Paul Ryan rips into IRS chief over lost emails: ‘I don’t believe you’

WASHINGTON — The IRS commissioner came under intense fire Friday during a tense congressional hearing into how his agency lost thousands of e-mails, including some from tight-lipped agency executive Lois Lerner.

One lawmaker bluntly accused the new IRS chief of lying.

“Sitting here listening to this testimony, I don’t believe it,” Rep. Paul Ryan (R-Wis.) told John Koskinen, who took over the tax-collecting agency in January. “That’s your problem. No one believes you.”

“This is the most corrupt and deceitful IRS in history,” added Rep. Kevin Brady (R-Texas).
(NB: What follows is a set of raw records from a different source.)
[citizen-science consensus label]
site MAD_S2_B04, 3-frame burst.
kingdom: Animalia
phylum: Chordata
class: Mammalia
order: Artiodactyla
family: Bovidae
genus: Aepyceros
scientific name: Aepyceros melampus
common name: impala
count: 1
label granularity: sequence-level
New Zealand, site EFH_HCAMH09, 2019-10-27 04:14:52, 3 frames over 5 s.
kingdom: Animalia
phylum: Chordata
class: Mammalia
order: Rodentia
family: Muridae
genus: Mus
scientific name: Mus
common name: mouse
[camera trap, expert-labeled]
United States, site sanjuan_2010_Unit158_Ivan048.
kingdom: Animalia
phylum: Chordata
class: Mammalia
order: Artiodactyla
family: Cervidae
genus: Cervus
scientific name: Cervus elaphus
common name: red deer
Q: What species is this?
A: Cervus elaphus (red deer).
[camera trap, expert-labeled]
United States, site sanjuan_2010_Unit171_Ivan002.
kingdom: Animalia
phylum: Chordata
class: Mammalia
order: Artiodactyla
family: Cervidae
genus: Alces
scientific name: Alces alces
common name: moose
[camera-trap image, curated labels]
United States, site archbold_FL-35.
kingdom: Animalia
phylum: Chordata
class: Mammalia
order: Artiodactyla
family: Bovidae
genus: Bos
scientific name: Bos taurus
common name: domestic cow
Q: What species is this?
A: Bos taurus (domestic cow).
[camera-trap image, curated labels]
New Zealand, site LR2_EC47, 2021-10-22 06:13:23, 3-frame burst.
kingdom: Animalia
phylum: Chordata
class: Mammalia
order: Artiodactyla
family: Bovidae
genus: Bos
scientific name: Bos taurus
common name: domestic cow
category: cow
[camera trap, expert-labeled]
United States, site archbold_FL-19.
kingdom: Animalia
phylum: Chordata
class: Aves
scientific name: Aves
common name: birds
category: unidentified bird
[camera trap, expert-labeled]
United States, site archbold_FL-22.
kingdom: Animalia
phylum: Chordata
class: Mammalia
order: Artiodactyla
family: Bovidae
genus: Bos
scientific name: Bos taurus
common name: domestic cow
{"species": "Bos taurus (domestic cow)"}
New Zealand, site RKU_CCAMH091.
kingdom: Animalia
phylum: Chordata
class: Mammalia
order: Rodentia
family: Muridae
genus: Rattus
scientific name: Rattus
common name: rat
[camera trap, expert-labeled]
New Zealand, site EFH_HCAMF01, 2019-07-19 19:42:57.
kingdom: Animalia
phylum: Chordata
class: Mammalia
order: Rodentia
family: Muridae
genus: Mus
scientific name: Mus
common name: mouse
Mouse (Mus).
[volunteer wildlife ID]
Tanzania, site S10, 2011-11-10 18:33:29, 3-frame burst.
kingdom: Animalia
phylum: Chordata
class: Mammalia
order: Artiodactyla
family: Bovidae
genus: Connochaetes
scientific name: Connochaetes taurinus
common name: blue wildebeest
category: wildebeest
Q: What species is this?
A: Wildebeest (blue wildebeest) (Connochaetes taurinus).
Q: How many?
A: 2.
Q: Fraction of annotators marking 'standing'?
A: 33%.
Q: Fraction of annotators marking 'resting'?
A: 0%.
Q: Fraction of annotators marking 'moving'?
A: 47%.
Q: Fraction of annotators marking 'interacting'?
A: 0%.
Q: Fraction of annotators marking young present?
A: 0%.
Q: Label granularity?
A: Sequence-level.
Under siege, Koskinen found himself defending his integrity as well as his agency’s.

“Calling this IRS the most corrupt in history ignores a lot of history and seems to me a classic overreaction to a problem that we are dealing with seriously,” he told critics on the Ways and Means Committee.

As for his own credibility, he declared: “I have a long career. That’s the first time that anybody said they don’t believe me.”

“I don’t believe you,” Ryan came back, unmoved.

Koskinen angered GOP lawmakers from the get-go by saying he wouldn’t share additional details about thousands of lost IRS e-mails related to investigations of Tea Party groups until his own review is finished.

He accused Republicans of releasing inaccurate, interim information.

“We’re not going to dribble out the information and have it played out in the press,” Koskinen said.

He added that any e-mails recovered from inside the agency will be shared with lawmakers.

It was a remarkably bold statement for an executive branch official to make to the congressional committee that oversees it.

Koskinen also disclosed that the number of IRS officials whose e-mails had gone missing in computer crashes was up to eight.

Congress has sought documents related to Lerner’s involvement in the Tea Party investigation since 2012. She has invoked her Fifth Amendment privileges nine times to avoid testifying, even as the IRS provided Congress with thousands of documents, including many of Lerner’s.

But it was only in February that the IRS learned some of her e-mails might be unrecoverable. The IRS told Congress a week ago that some of Lerner’s e-mails were lost in a 2011 computer crash.

Koskinen was unapologetic about the crashes and the delay in informing Congress that e-mails it had sought were lost.

“I don’t think an apology is owed,” he said.